Rendered Fat Content


Honoré Daumier:
Karikatuur van een ruiter die achterstevoren rijdt
Caricature of a rider riding backwards (1856)

" … they were engaged in a diaspora away from their Eden …"

Everyone goes through a phase where they find their family an embarrassment. This often occurs during the teen years, when separation seems necessary to affect individuation. We gain the superpower capable of rendering siblings invisible lest we be associated with individuals so unlike us. One genuinely feels they were probably inadvertently switched at birth with some family that already had a color TV. Chores became beyond boring. I seemed to lose respect for myself. If Only became a near-constant refrain as I grieved over my sorry fate. I realized far too late just how fortunate I had been to have been born then, in precisely the right place at exactly the right time. I'd honestly never suspected. I never knew.

It might be true that we're all born into unfathomable ignorance.
Not only do we not know, we perhaps more vehemently do not know that we do not know. We might strut around affecting understanding, and we might even impress a few even more confused than us, but we're adrift without fully comprehending it. If we're fortunate, and many of us turn out to be, we stumble upon some orienting insights. Maybe we accidentally listen and hear something. Perhaps some of that screaming at sheep our parents did finally sunk in. However we come to glimpse, we then begin to understand. For some, this shift happens relatively early in life. For others, late. Either's preferable to never, which renders us departing carrying the same ignorance with which we were born. For some, though, that might prove to be a blessing.

I never suspected the depth of my family history, though even a cursory investigation should have concluded that I hadn't spontaneously emerged from nothing. Everyone alive today has an essentially equal history, though some history's better recorded than others. Mine was unusually easy to find, though it needed some seeking to see it. It helped me enormously that The Muse began creeping around with Ancestry.com and found unexpected threads. Some of what she uncovered must remain speculative since corroborating evidence proves thin when peering into the earliest centuries. Still, the story sure seems coherent and unusually well-formed, which might suggest it's fictional because few real-life stories turn out to be anything but orthogonal to themselves. If they make sense, they must be crazy.

But the details matter little. I began my investigation into my Fambly believing that I was seeking details. Some way into the effort now, the details matter less and less. Sure, I'm delighted to learn the local color, and I could spend the next decade failing to capture the full depth of the stories. Just in my paternal grandmother's family, we uncovered almost fifty generations of stories. I have yet to mention even a quarter of them. I've felt moved to investigate even fewer. The patterns seem more significant to me now. The narrative flow and its context best justify my effort so far. History lacked only context in school for it to seem meaningful to me. Sure, I could empathize with people of the past, but I felt little connection between their world and mine. With a Fambly tree spreading back forty-some generations, I've finally discovered the context within which History might start to make sense.
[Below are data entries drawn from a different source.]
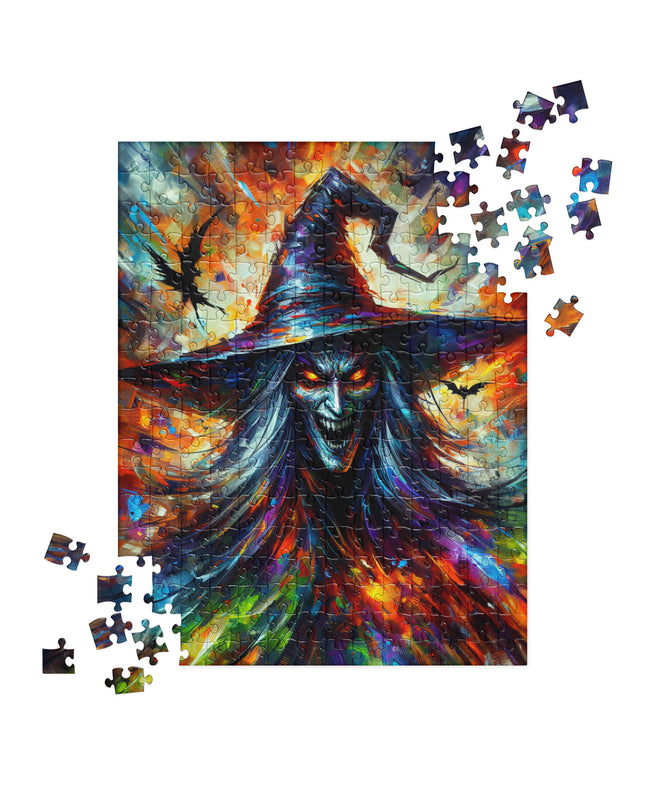 Wicked Witch - Jigsaw puzzle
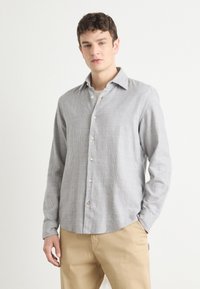 BOSS HAL KENT - Marškiniai - medium grey
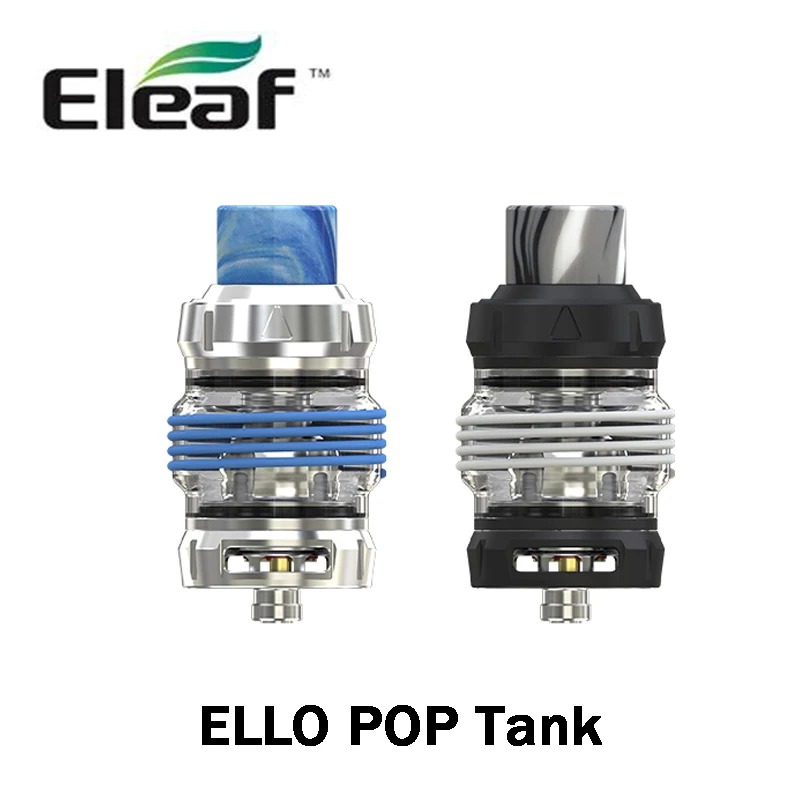 Оригинальный испаритель Eleaf ELLO POP Tank 6 5 мл со стандартной катушкой электронная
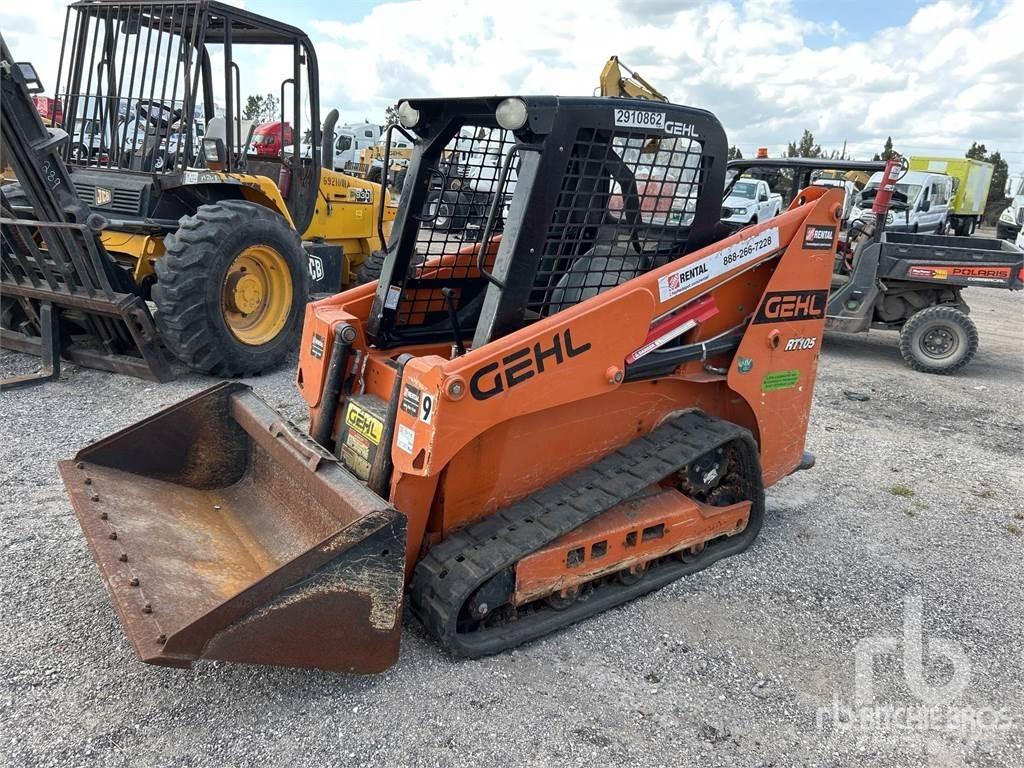 Gehl RT105 Skid steer loaders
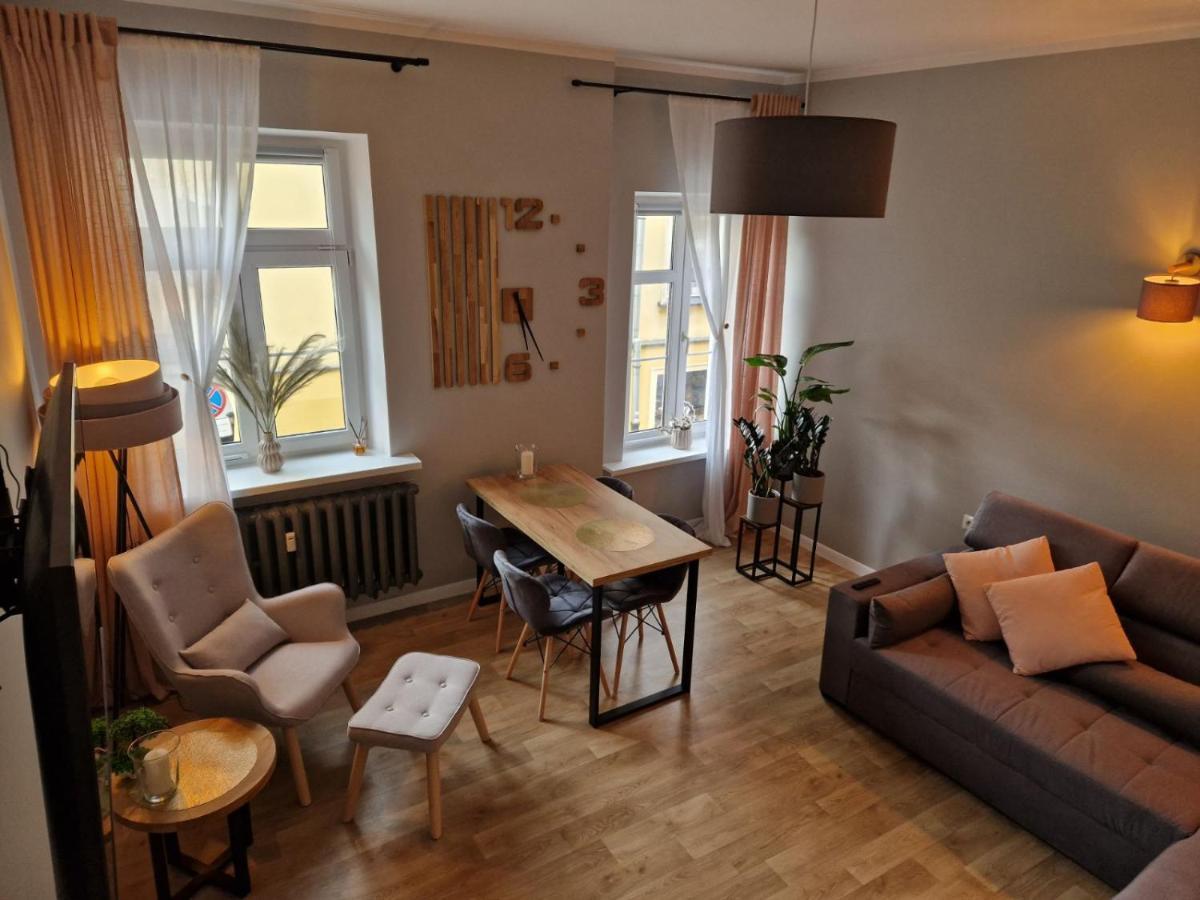 Apartament Ratuszowy Deluxe 耶莱尼亚古拉 外观 照片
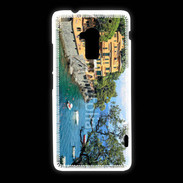 Coque HTC One Max Baie de Portofino en Italie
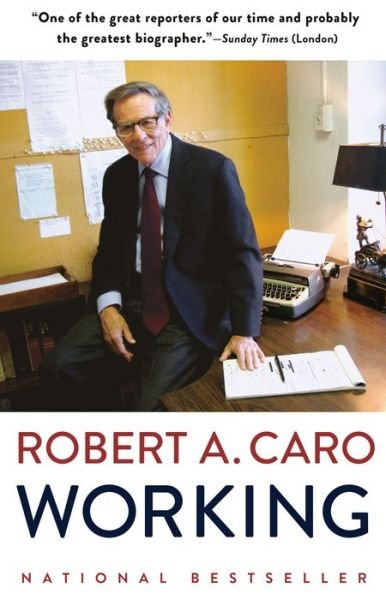 Cover for Robert A. Caro · Working (Pocketbok) (2020)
More fully comprehending my paternal grandmother's Fambly story might require post-graduate study. I ache now to understand the various stages of evolution from the Roman Empire into modern Europe, from colonial outposts to the very country I live in today. The past and every future always shared the same context; as with all huge systems, it never mattered where anyone began investigating its nature. Any place turns out to be precisely just as good as any other. Any family serves as the finest introduction. Any location might provide a usable indoctrination. I realize that I had suffered from a kind of family dysmorphia, where I'd somehow convinced myself that I had been born into the wrong family at the wrong time and in the wrong place when nothing—absolutely nothing— could have ever been further from the case! I could not have been more wrong, perhaps because, like everybody, I had been born possessing unfathomable ignorance.

The Pennsylvania Dutch say Too Late Schmart, but Schmart has always come in its own time, according to its own schedule. I warmly anticipate learning more. As for this Progress Report, I'm, by my reckoning, nearly halfway through this investigation. I could continue focusing on my paternal grandmother's Fambly and easily fill up the remaining half of the story, but my paternal father's Fambly has yet to be heard from. I have fewer clues about these stories, but I've done a lot more study, including some done at the Library of Congress in Washington, DC. My father's paternal side also headed West. However, they were engaged in a diaspora away from their Eden toward some idealized replacement, understanding that going home would never become an option open to them or their children. These stories will balance the others' which sought to find their Eden at the end of The Oregon Trail.